Outro conceito caracteristico da Medicina Chinesa e o conceito de Zang Fu ou dos órgãos e vísceras que compoem o corpo humano. Esse conceito não apresenta qualquer equivalencia com à concepção da Medicina Ocidental acerca dos órgãos e vísceras.O conceito de Zang Fu forma um sistema interligado que integram tanto as funções fisiológicas do organismo, suas partes, sentidos e atividade cerebral, quanto as emoções e a relação com o ambiente externo. Os Zang Fu relacionam-se também à produção, transformação, armazenamento e distribuição das Substâncias Vitais, (Qi), Sangue (Xue), Essência (Jing) e Líquidos Corpóreos (Jin Ye).

Ao contrário da Medicina Ocidental a Medicina Chinesa - é uma ciência fundada sobre a experiência empírica acumulada; classifica o paciente de forma individual, como um todo, e as técnicas terapêuticas tratam o doente e não a doença.

Actualmente são oito os principais métodos de tratamento da Medicina Tradicional Chinesa:

  1. Fitoterapia chinesa (fármacos)
  2. Acupuntura
  3. Tuina ou Tui Ná (massagem e osteopatia chinesa)
  4. Dietoterapia (terapia alimentar chinesa)
  5. Auriculoterapia (tratamento pela orelha)
  6. Moxabustão
  7. Ventosaterapia
  8. Práticas físicas (exercícios integrados de respiração e circulação de energia, e meditação como: Chi Kung, o Tai Chi Chuan e algumas artes marciais) consideradas métodos profiláticos para a manutenção da saúde ou formas de intervenção para recuperá-la.

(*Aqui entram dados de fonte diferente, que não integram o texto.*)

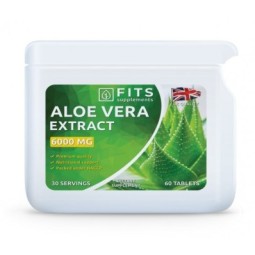 FITS Aloe Vera ekstrakt...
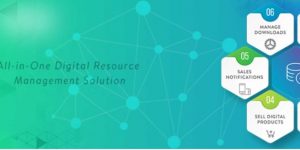WordPress Download Manager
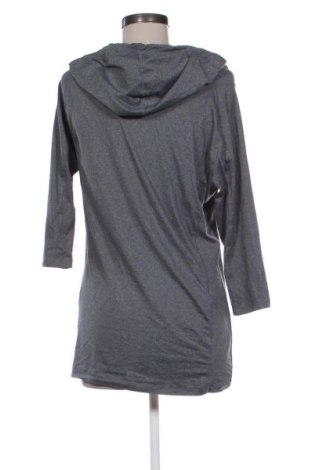 Hanorac de femei Crane, Mărime M, Culoare Gri, Preț 53,99 Lei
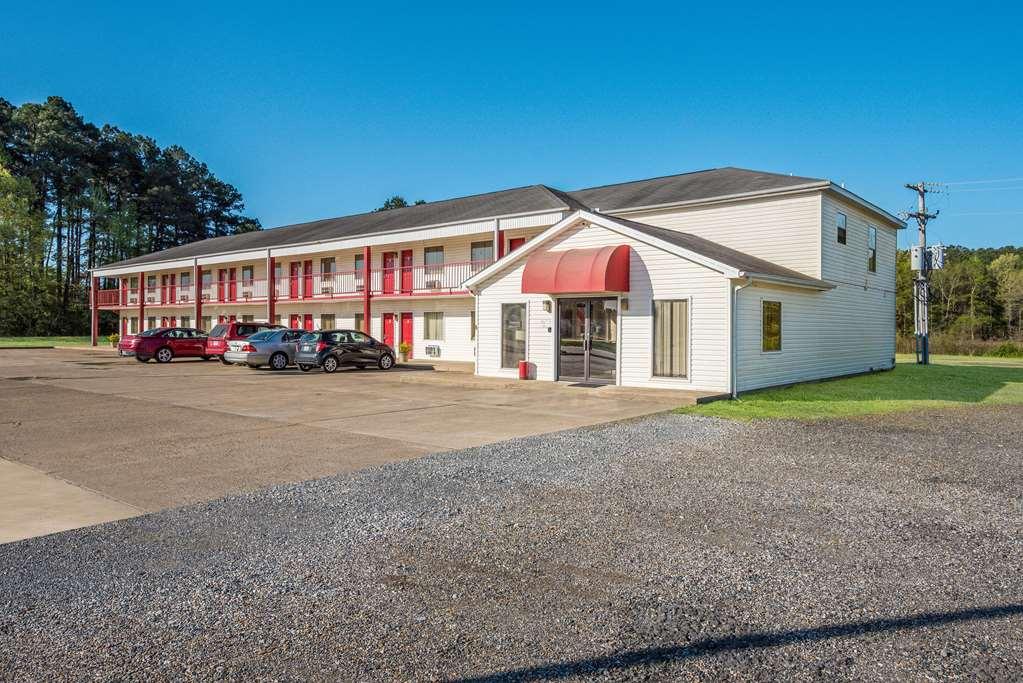 Rodeway Inn Gurdon Extérieur photo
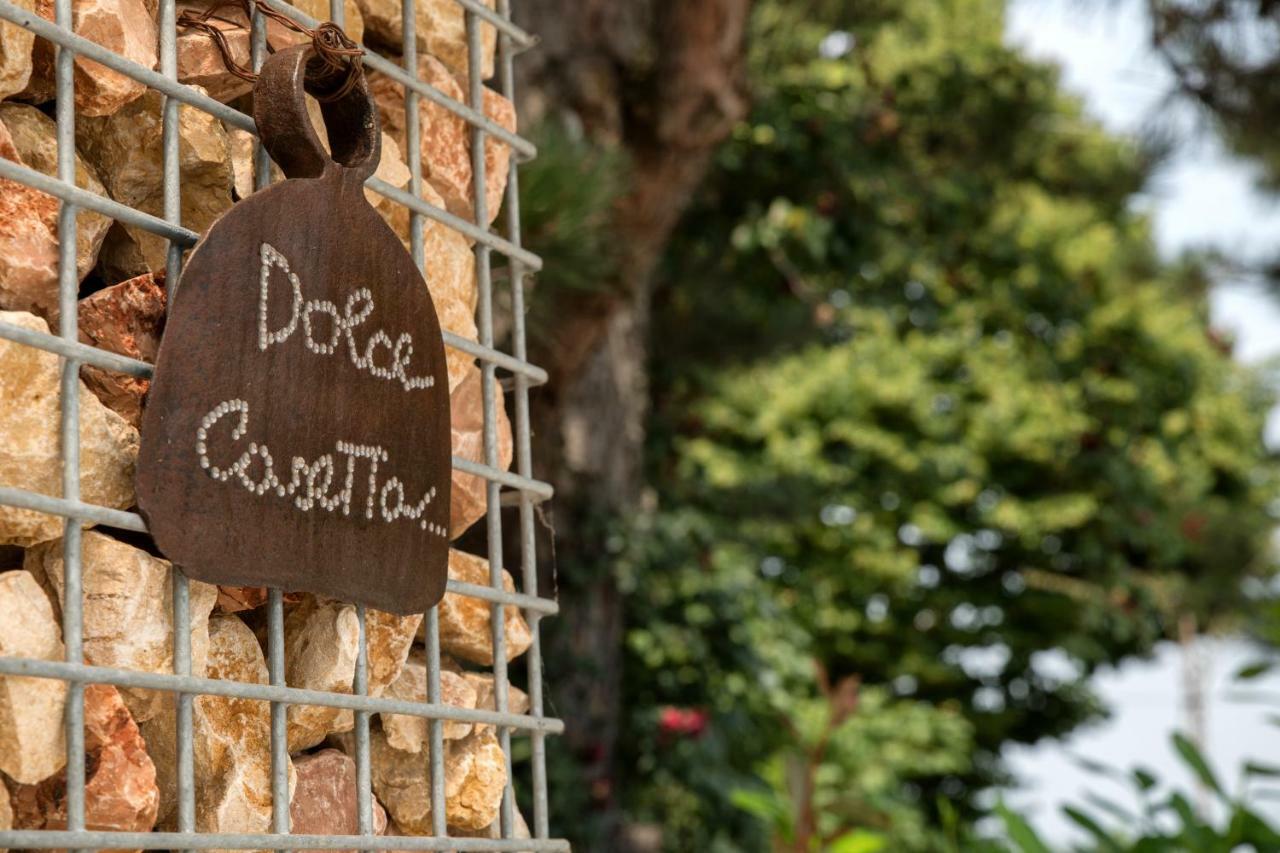 Dolce Casetta Faenza Kültér fotó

O Diagnóstico na Medicina Tradicional Chinesa (MTC) é a herança deixada pelos antigos médicos chineses, que através dos tempos foram melhorando a anamnése, ultrapassando algumas dificuldades e legando o seu saber ás gerações vindouras. O diagnóstico da Medicina Chinesa, embora aparentemente simples, é muito eficaz - as observações a serem feitas incluem observar, ouvir, cheirar, perguntar e tocar, destacam-se no diagnóstico a observação da língua e o exame do pulso, prática esta que demoram alguns anos a ser completamente dominado pelo especialista em MTC mas que fornecem informações preciosas e exactas sobre a condição de saúde do paciente.